As the Court explained: “If official conduct for which the President is immune maybe scrutinized to help secure his conviction, even on charges that purport to be based only on his unofficial conduct, the ‘intended effect’ of immunity would be defeated.”

MacDougald adds: “If evidence of Trump-to-DOJ communications cannot be introduced against Trump, they cannot be introduced against Clark.”

From a summary provided by the Court’s Reporter of Opinions:

“[T]he parties and the District Court must ensure that sufficient allegations support the indictment’s charges without such [core immune] conduct. Testimony or private records of the President or his advisers probing such conduct may not be admitted as evidence at trial.”

And, says MacDougald, “all the evidence regarding Clark’s conduct is clearly and obviously within this zone of prohibited evidence. We made a motion in the DC Bar case to exclude all such evidence on the grounds that it intruded on the President’s core constitutional authorities. The motion was, of course, denied. But the decision in Trump v. US confirms that the Constitution prohibits the admissibility of the evidence against Mr. Clark at the Bar hearing.”

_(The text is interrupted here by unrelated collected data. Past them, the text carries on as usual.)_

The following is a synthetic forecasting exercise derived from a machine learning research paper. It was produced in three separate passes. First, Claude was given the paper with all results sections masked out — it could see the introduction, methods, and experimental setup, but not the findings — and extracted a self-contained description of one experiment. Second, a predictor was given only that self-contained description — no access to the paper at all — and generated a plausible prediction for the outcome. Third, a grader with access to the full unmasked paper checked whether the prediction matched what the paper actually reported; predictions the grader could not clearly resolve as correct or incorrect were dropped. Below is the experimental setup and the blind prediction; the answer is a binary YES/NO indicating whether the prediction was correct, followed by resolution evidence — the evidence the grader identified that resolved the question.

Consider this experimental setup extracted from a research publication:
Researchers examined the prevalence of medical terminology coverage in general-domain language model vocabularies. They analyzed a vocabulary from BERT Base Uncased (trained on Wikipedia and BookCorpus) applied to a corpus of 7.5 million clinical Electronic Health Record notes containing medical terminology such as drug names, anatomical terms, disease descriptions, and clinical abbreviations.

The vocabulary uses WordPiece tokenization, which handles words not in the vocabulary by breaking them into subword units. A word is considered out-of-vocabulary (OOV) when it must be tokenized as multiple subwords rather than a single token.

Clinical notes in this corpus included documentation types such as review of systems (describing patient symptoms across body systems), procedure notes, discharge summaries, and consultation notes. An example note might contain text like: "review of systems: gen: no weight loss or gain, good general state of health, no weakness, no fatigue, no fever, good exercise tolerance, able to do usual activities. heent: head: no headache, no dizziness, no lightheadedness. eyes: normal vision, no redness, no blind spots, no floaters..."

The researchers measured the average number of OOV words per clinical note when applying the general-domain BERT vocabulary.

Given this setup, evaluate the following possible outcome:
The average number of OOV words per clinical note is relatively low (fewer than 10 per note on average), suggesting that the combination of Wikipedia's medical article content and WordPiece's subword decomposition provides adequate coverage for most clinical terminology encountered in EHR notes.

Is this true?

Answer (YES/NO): NO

All of this relates to Trump v. US and, says MacDougald, “an additional and equally solid constitutional defense is that the Supremacy Clause prohibits inferior governments such as the State of Georgia or the District of Columbia from interfering with or intruding upon the operations of the federal government. The opinion in Trump v. US cements the validity of this argument because it irrevocably establishes that the conduct for which Clark is charged is within the scope of the President’s core constitutional authorities.”

There may not be much movement on either case right away, but MacDougald and his client are optimistic, and grateful. When I spoke with Clark on the phone he told me: “Despite threats of criminal contempt of Congress, disbarment, criminal prosecution in Georgia, the destruction of my career, enormous legal fees and being ostracized by the establishment legal community, I have stood fast on principle to protect the same core constitutional authorities of the Presidency that the Supreme Court upheld in Trump v US.  It has been a long and very difficult ordeal. I am strengthened by the prayers of those who support me and gratified by the vindication by the Supreme Court.

With Trump v US, the Roberts Court has sent a clear message to progressive activists who have weaponized the justice system to target their political opponents. The war may not be over, but this battle has been decisively won by the Constitution. It’s time to let Jeff Clark come home.